Similarly in Europe, the four suits represented the four social classes of medieval and renaissance society: cups for clergymen, spades for nobles, clubs for merchants, and diamonds (floor tiles) for peasants. To further explore the social class connections, the four virtues can also be assigned to a suit, and thus a social class. Each class is owed to the virtue one must acquire in order to rise in social status. For example, peasants must gain temperance to become merchants; merchants must be strong to become noblemen; nobles must achieve a sense of justice to rise to the priesthood; and clergymen must learn prudence to ascend to sainthood.
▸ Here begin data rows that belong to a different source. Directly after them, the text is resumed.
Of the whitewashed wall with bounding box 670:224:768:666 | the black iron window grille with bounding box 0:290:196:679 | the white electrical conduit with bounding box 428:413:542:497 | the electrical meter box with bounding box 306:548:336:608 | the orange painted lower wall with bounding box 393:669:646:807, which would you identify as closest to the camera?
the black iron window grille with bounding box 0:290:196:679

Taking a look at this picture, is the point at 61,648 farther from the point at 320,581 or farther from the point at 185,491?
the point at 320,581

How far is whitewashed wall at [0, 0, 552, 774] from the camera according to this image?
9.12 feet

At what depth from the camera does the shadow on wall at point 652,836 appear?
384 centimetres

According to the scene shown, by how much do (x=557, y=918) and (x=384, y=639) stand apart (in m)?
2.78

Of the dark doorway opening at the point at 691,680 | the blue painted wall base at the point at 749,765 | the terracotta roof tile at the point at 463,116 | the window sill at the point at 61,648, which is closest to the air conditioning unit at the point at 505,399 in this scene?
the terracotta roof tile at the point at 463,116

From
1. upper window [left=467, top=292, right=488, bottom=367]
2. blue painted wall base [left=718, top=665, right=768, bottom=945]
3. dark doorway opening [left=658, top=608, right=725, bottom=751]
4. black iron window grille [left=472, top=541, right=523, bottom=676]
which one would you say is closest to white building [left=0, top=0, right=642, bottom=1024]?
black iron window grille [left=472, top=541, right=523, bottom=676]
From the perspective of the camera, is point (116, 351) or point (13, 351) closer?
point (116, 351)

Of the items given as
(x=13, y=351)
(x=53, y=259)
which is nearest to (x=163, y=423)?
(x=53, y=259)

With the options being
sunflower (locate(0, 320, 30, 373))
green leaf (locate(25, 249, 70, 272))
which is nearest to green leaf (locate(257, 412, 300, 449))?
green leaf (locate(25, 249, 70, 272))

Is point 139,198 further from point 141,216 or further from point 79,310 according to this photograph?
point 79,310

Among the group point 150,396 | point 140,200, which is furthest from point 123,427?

Renaissance medicine relates the four suits to the four liquid systems of the body, which in turn, can be related to the four temperaments of the psyche, and of course the four elements. Water represents phlegm which causes sluggishness; air signifies blood and is associated with cheerfulness; earth relates to black bile which denotes sadness; and fire symbolizes yellow bile and vindictiveness. Since these interpretations were made, the field of medicine, in particular, psychology has developed a long way. Pioneering psychologist Carl Jung explored these fourfold systems and deemed them archaic and ineffective.
After further investigation he developed his own fourfold division, naming them the four functions of consciousness – intuition, thinking, sensation and feeling. Jung explains them to be attributes possessed by people in varying degrees; most people are innately good at some and not others. Presumably this is where the phrase ‘strong suit’ came from, referring to someone’s talents as their strong suit. The theory extends to suggest that as a person matures, so can their abilities in these fields. Naturally, each of the functions relates back to an element, therefore when all four elements are balanced, access to the fifth element is reached – the Higher Self. In addition, one can use the applicable virtue to help attain balance in each function allowing one to develop further towards enlightenment.